You can find each assignment from a link on the syllabus.
These are like 'problem sets' meant to get you into readings and lectures
before you forget the information (this doesn't take long, believe me), to
keep you caught up, and to train you in how to study, understand, apply, and
write about theology. You will review and discuss these with group members
and occasionally in class. These reflections will total 50% of your final
grade. As you write, please refer to my suggestions
for writing papers for helpful suggestions, cautions about Internet "research",
ultimata regarding late papers and plagiarism, and so on.
- You will create five-minute biographical presentations on figures
and events remembered in Galli and Olsen's 131 Christians Everyone Should
Know. You will principally answer the question: Why is it important
that the Church remember this person or event faithfully? Grades will
reflect both your answers and the creativity and effectiveness of the presentation.
You may present them in class if you are so inclined. This is an opportunity
to reflect and appropriate what you find in course materials and your own
outside research, not merely regurgitate the course material. Each is due
at the appropriate day on the syllabus (e.g., a presentation on Martin
Luther would be due as we cover the German reformation). Presentations count
as one reflection.
- You will peer review the reflections and biographical presentations
of other students in your group, evaluating the writer's style, organization,
use of sources, and strength of argument. Refer to my peer
review guidelines and use my peer review form (in HTML
or Acrobat). How well you perform
your peer reviews will affect your own grade as the equivalent of one exercise.
- You will take three in-class exams covering major terms and topics
in the lectures and required texts. These will focus on the section just ended,
covering up to the day of the exam. We will grade them in class. The first
and second exams will count as 10% of your final grade. What would have been
our third "in-class" exam will become the final exam, which will
count as 20%. It will concentrate on the last part of the course, though it
will also have a cumulative component.
- "There are varieties of gifts, but the same Spirit" (1 Cor. 12:4).
I don't expect you to excel at every one of these practices (though I do expect
competence in all, as the skills required for each are important for anyone
with a college degree, let alone anyone with preaching and teaching responsibilities
in today's Church). Accordingly, your highest grade in the other categories
will also become the last 10% of your grade. Isn't that nice?
You will not engage in academic dishonesty (as described
in the student handbook). Students who do will fail the course.

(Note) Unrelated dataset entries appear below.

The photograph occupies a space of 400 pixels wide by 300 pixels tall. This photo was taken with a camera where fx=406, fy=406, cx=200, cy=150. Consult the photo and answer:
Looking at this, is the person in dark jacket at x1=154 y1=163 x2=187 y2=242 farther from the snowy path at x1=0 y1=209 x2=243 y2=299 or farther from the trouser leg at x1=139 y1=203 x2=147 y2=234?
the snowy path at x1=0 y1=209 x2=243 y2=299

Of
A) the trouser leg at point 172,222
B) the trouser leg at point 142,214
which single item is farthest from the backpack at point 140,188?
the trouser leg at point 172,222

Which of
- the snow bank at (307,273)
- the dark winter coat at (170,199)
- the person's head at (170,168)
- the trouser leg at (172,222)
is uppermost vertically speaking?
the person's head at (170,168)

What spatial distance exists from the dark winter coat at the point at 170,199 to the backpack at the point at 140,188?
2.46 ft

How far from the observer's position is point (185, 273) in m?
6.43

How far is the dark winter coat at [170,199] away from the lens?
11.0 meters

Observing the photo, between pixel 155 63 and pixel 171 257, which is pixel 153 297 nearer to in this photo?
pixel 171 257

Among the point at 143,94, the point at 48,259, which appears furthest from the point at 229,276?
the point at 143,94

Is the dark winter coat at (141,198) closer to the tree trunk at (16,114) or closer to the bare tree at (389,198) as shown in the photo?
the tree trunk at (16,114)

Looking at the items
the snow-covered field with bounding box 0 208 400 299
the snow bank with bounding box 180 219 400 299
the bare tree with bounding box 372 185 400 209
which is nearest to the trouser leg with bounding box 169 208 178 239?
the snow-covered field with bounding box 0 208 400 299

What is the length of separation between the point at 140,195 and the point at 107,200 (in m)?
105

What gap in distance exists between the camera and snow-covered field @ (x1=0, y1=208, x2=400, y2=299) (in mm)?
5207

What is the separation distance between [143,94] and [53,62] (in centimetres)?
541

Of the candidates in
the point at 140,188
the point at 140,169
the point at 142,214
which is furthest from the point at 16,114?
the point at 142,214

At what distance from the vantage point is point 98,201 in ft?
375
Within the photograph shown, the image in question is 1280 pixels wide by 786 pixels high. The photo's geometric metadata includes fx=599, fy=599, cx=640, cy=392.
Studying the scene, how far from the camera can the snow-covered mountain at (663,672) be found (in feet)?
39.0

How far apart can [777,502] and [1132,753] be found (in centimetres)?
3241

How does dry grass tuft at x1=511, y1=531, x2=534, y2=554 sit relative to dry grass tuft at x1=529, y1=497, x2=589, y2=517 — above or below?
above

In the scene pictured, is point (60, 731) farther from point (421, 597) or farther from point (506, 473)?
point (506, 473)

"You know that we who teach shall be judged
with greater strictness" (James 3:1). There is perhaps no
more responsible position in the Church than teaching doctrine
and preaching Scripture, whether behind a lectern, in a small
group, or around a dinner table. In grading these assignments,
I will resist grade inflation. I've found (as both a teacher and
as a student!) that this way students are more likely to improve,
and grades are just as high at the end of the course because of
Having trouble understanding the reading? I
may sometimes post introductions to
readings in advance. Look up unfamiliar terms in a dictionary
(for instance, the on-line New
Advent Catholic Dictionary), or google
them. If even these suggestions do not help, then I leave you
with the advice of Thomas Cranmer:
"I cannot understand it." What marvel?
How shouldest thou understand, if thou wilt not read nor look
upon it? Take the books into thine hands, read the whole story,
and that thou understandest keep it well in memory; thou that
understandest not, read it again and again: if thou can neither
so come by it, counsel with some other that is better learned.
Go to thy curate and preacher; show thyself to be desirous to
know and learn: and I doubt not but God, seeing thy diligence
and readiness (if no man else teach thee) will himself vouchsafe
with his Holy Spirit to illuminate thee, and to open unto thee
that which was locked from thee (Preface to the Great Bible
In other words, giving up on difficult material is not an option.